How To Make New Tag Sets
Parameter Entities Modules to Customize and Change
Parameter entities are the major mechanism for customizing a tag set or creating a
new tag set from the modules in the Suite. Individual Tag Sets will be constructed by (1)
establishing element and attribute combinations and content models using parameter
entities in one of the Tag-Set-specific customizing modules and (2) choosing appropriate
modules from the Suite that declare the elements needed. For example, if a base Tag
Set contained 6 kinds of lists and 2 table models, a more specific Tag Set, such as an
authoring Tag Set, might use a Customize Classes Module to redefine the List Class to
name only 3 lists and redefine the Display Class to allow only one table model.
The standard modules to create a customized tag set are: the DTD itself, a module to
name its components, and as many override modules and new elements modules as necessary.
Typical modules for a new Tag Set are:
- DTD — The DTD module (.dtd) for the new base Tag Set (At a minimum, this module declares the top-level element (such as article, book, or report) and any other structural elements unique to the new document type.);
- Tag-Set-specific Module of Modules — Module to name all the new modules created expressly for the new Tag Set;
- Class overrides — Tag-Set-specific overrides of the Suite default element classes;
- Mix overrides — Tag-set-specific overrides of the Suite default class mixes;
- Model overrides — Tag-set-specific content model overrides for the content models in the modules of the Suite (using “-elements” and “-model” parameter entities); and
- New Models — Tag-Set-specific new elements. (For example, a new Book Tag Set might add book-specific metadata elements.)
Element Classes Concept
Many of the elements in the Journal Archiving Tag Set have been grouped into loose
element classes. There is no hard and fast rule for what constitutes a class; each one
is a design decision, a matter of judgment. These classes are designed to ease
customization to meet the particular needs of new Tag Sets. Base classes for the Suite
are defined in a separate Default Element Classes Module
(%default-classes.ent;).
Content models are built using sequences of elements, and OR groups that are classes
(typically) or mixes. As an example, the content model for a <p> element is declared to be an OR group (that is, a
choice) of text, numbers, or special characters and any
of the elements named in the Paragraph Elements mix.
The mix %p-elements; is declared to be a large OR
group of many other element-defining classes: the Display Class No Alternatives Elements, the Block-level Mathematical Expressions and Formulae Class Elements, the List Class Elements, the Citation Class Elements, etc.

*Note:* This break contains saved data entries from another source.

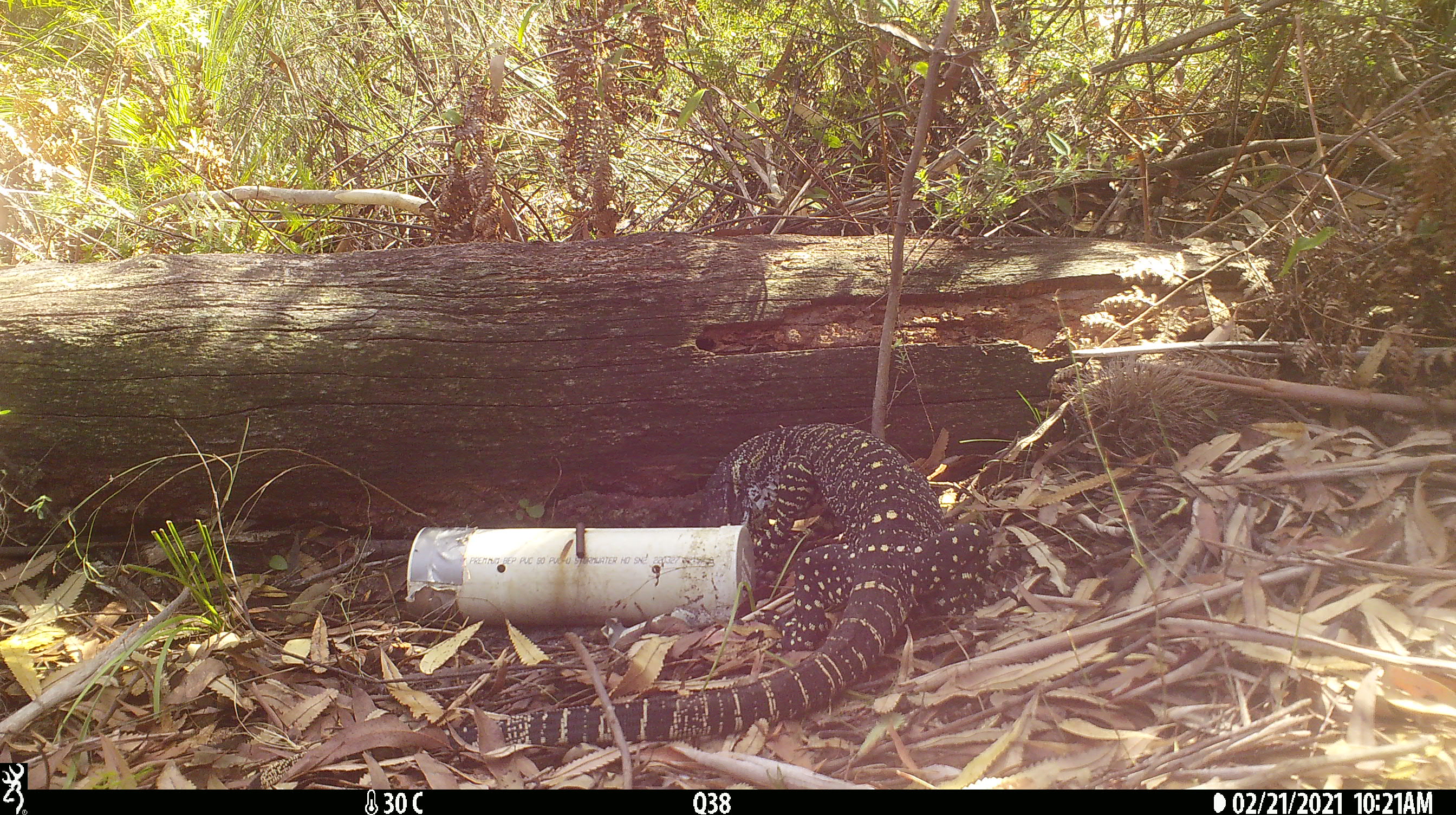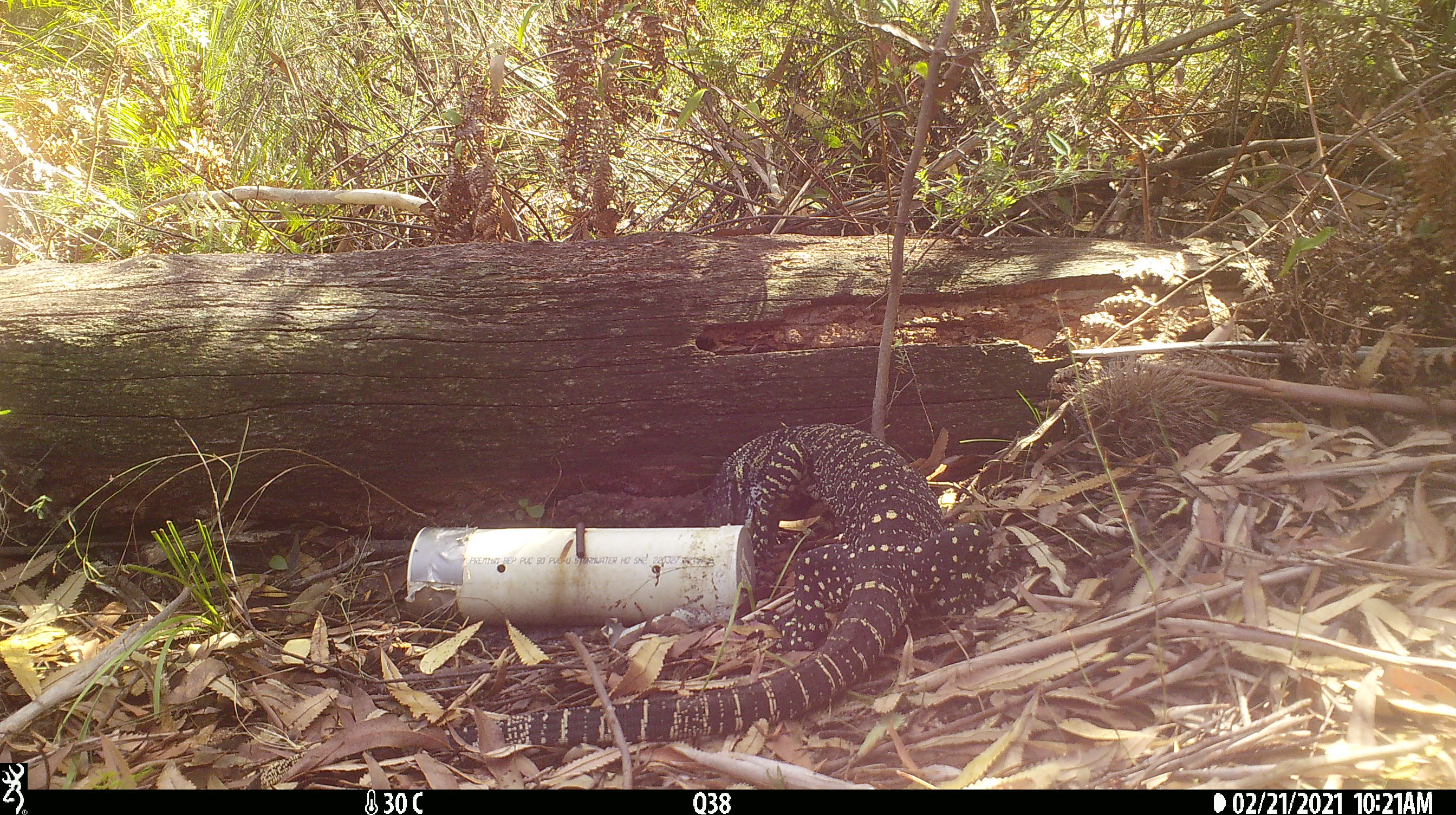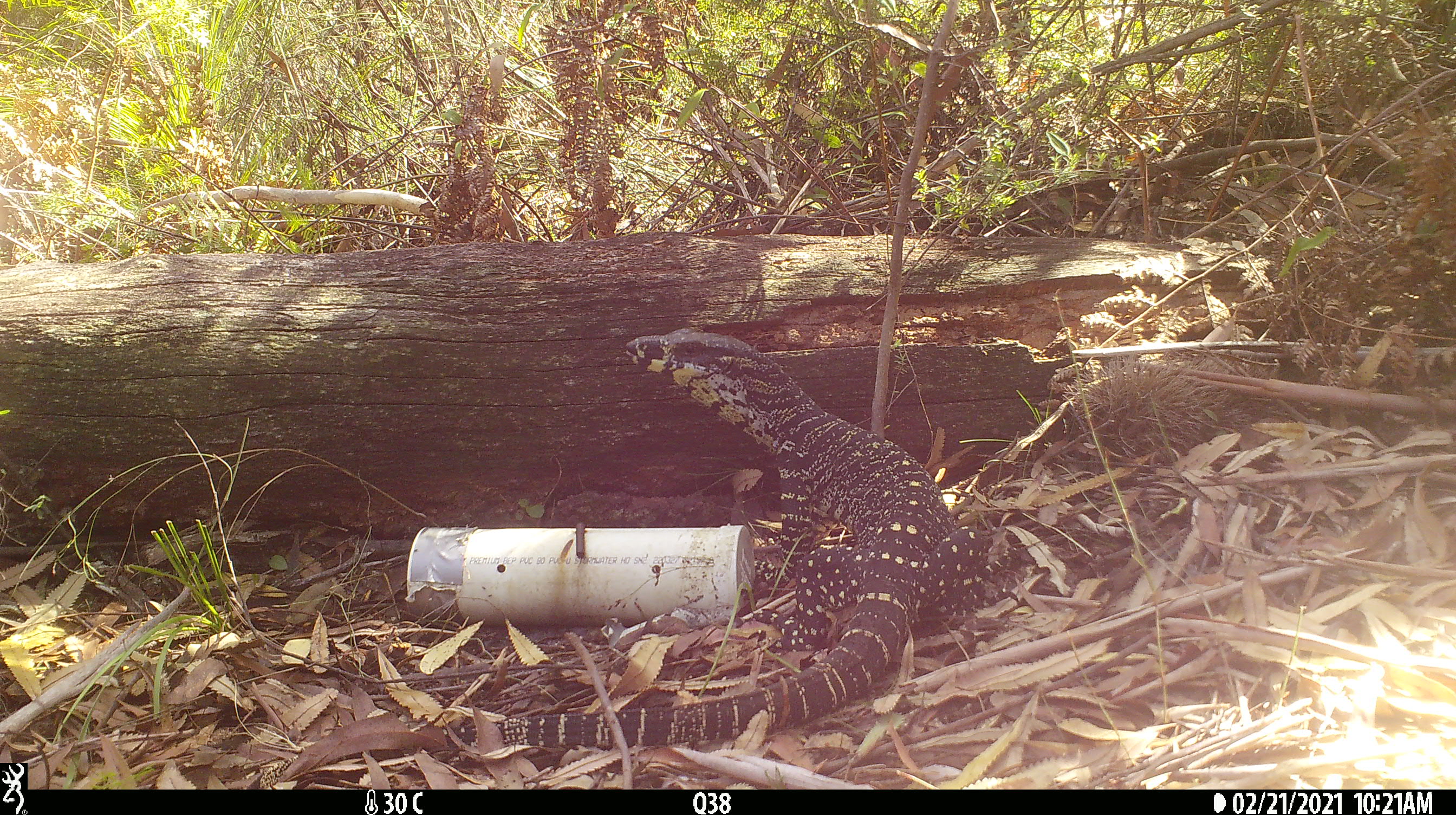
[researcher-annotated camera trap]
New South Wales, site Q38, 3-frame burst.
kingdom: Animalia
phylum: Chordata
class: Reptilia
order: Squamata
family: Varanidae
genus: Varanus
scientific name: Varanus varius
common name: lace monitor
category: goanna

Design Note: These element classes can be viewed as building blocks that will be used to build
larger parameter entities for element mixes. A mix describes a usage circumstance for a group of elements, such as all the paragraph-level elements, all the elements allowed inside a table cell, all the elements inside a paragraph, or all the inline
elements. For example, to add another block display item to the Block Display Class Elements, you would edit the %block-display.class; parameter entity (and probably also the Display Class No Alternatives Elements parameter entity) in your
Tag-Set-specific Class Override Module to override the default parameter entity
defined in the Suite’s Default Element Classes Module
and create a new module containing the Element Declaration of the new block
display item.
Parameter Entity Names for Classes and Mixes
PARAMETER ENTITY: SAME FUNCTION, SAME NAME — The Suite modules and initial Tag
Sets have used a series of parameter entity naming conventions consistently. While
parsing software cannot enforce these parameter entity naming or usage conventions,
these conventions can make it much easier for a person to know how the content models
work and what must be modified to make a change to this Tag Set.
CLASSES — Classes are functional groupings of
elements used together in an OR group. Each class is named with a parameter entity, and
all class parameter entity names end in the
suffix “.class”:
<!ENTITY % list.class "def-list | list">
A class, by definition, should never be made empty; the class should be removed from
all models where you do not want the class elements included.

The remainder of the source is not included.